Text segment:
All the three Synoptic Gospels (Matthew 21, Mark 11 and Luke 19) mention these two texts. (We will come to John’s Gospel in a bit.)
Notice, that in Matthew and Mark there is another story linked to this temple action: the cursing of the fig tree. In Matthew, it follows soon after the temple drama.
But don’t miss the way Mark 11 tells the story: this is one hugely significant “Markan sandwich”. The story of the Temple action is sandwiched between the narrative of Jesus “cursing” the fig tree (Mark 11, verses 12–14 + 15–19 + 20–21). Mark intends for his readers to think of the two events—the cursing of the fig tree and the prophetic action in the temple—as one compound reality.
Jesus had prophetically cursed the temple!
Yes, instead of “cleaning” it for future use, he had pronounced God’s judgement on it and prophesied the end of this elaborate religious system!
Then, a few days later, Jesus died on the cross. This time God performed an arresting act: the thick temple curtain, that separated the most holy place from the rest of the temple, was torn, from top to bottom (Mark 15:38).
In essence, God said: “Enough of this drama in this temple. Sadly, its purpose is over.”
Again, remind yourself that when Jeremiah pronounced the words recorded in Jer 7:11, he was prophesying doom on Jerusalem. He was foretelling the destruction of the temple and the city by the Babylonians. That tragic event came to pass. Jesus chose those very words of Jeremiah.
Luke records in the previous passage (19:41–44) that Jesus foresaw the destruction of Jerusalem, and wept. In true prophetic posture, by his dramatic act, Jesus pronounced the doom of this whole temple establishment that had miserably failed God’s ultimate intention—to be a house of prayer for all nations. Like that fig tree, the temple would soon wither away.
So, what about the temple of God?

Extracted material:

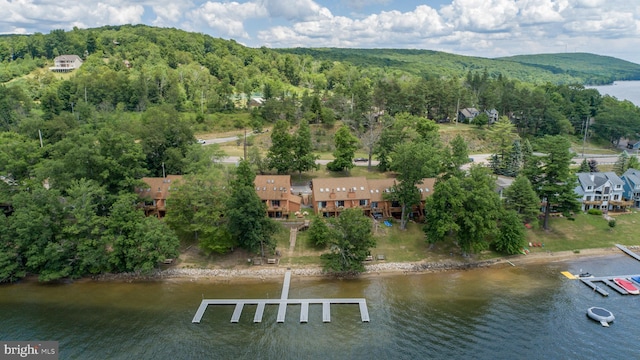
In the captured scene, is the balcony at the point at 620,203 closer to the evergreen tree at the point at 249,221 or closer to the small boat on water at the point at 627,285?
the small boat on water at the point at 627,285

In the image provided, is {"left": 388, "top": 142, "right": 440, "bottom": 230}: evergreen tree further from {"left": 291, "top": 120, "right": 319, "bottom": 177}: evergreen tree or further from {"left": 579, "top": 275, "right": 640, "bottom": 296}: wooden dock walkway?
{"left": 579, "top": 275, "right": 640, "bottom": 296}: wooden dock walkway

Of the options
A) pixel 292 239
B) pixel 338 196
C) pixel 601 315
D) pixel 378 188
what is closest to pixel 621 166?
pixel 601 315

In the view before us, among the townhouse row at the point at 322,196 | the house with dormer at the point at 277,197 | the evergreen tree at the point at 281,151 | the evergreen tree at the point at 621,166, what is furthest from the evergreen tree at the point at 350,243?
the evergreen tree at the point at 621,166

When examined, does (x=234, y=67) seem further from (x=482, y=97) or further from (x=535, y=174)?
(x=535, y=174)

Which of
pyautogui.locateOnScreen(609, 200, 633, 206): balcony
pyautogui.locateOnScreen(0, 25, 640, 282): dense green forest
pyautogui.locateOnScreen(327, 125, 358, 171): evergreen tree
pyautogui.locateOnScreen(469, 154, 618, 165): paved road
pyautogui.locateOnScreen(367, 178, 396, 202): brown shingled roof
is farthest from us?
pyautogui.locateOnScreen(469, 154, 618, 165): paved road

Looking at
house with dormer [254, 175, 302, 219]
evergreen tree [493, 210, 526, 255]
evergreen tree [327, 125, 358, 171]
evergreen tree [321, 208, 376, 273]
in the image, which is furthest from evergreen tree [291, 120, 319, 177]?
evergreen tree [493, 210, 526, 255]

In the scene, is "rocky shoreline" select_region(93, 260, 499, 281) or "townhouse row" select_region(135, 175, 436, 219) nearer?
"rocky shoreline" select_region(93, 260, 499, 281)

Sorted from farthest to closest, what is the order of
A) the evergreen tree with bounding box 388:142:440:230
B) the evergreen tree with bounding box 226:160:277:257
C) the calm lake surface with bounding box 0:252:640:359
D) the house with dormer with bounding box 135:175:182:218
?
the house with dormer with bounding box 135:175:182:218
the evergreen tree with bounding box 388:142:440:230
the evergreen tree with bounding box 226:160:277:257
the calm lake surface with bounding box 0:252:640:359

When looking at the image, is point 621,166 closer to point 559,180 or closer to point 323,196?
point 559,180
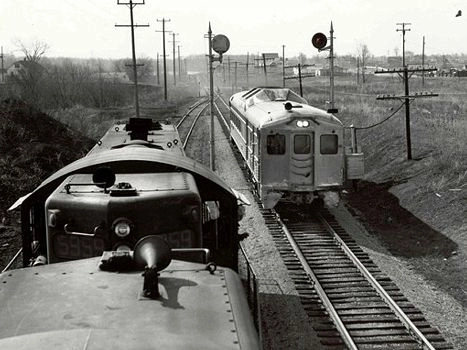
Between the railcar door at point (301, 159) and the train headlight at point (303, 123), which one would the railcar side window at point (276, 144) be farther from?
the train headlight at point (303, 123)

Check your understanding:
**A)** Name every Gospel that the passage on Jesus and the temple mentions.
**B)** Write a continuation of the passage on Jesus and the temple, starting after its final question.
The records have nothing to do with the text on Jesus and the temple.

Exercise responses:
**A)** Matthew, Mark, Luke, John

**B)**
Here John is helpful, though different from the other three Gospels. John forefronts this story (John 2: 13–25). John is not that interested in mere chronology; however, this does not mean, as some have mistakenly held, that there were two such dramatic actions.
The disciples remembered the burning zeal of Jesus (Psalm 68:9: “The zeal for your house will consume me”). They might as well have remembered other biblical texts, such as Malachi 3:1 (“Then suddenly the Lord you are seeking will come to his temple; the messenger of the covenant, whom you desire, will come” says the Lord Almighty.)
Then Jesus speaks enigmatically about his death and resurrection—about destroying the “temple” of his body and that he would be raised in three days (2:19–22). The obvious derision and questioning that followed are understandable.
The Jerusalem temple was to be no more, forever! The Temple that was dedicated with great fanfare by Solomon, destroyed by the Babylonians, and later slowly rebuilt after the exile, was in Jesus’s time quite a magnificent sight (see the awestruck disciples in Mark 13:1). This great monument was soon to be no more. Its fate was sealed! And the Roman armies under general Titus smothered Jerusalem and rubbished it in AD 70.
John is clearly pointing to this amazing truth: Jesus now takes the place of the temple. Access to God is now available to all people through the Lord Jesus Christ. What a seismic transition!
Later, when Jerusalem was celebrating the rededication of the temple (John 10:22, 36), Jesus points to himself as the one the Father had dedicated. For the Father, the celebration around the building of the Jerusalem paled in comparison to how Heaven viewed Jesus.
We can now enter the presence of God through the sacrificial death of Jesus, the Lamb of God. And wonder of wonders: the apostle Paul reminds the believers at Corinth that they, as a gathered congregation, were the temple of God (1 Cor 3:16–17). [For those who may not have caught it, this passage in context (unlike 6:19), is not about the “body” of the believer but the church.]
So, we should not be surprised, when we read that in our future destination, “the new heaven and new earth”, there is no temple (Rev 21:22). Why would you need one when the Lord God Almighty and the Lamb are present? What a great and glorious salvation is now freely offered to all people!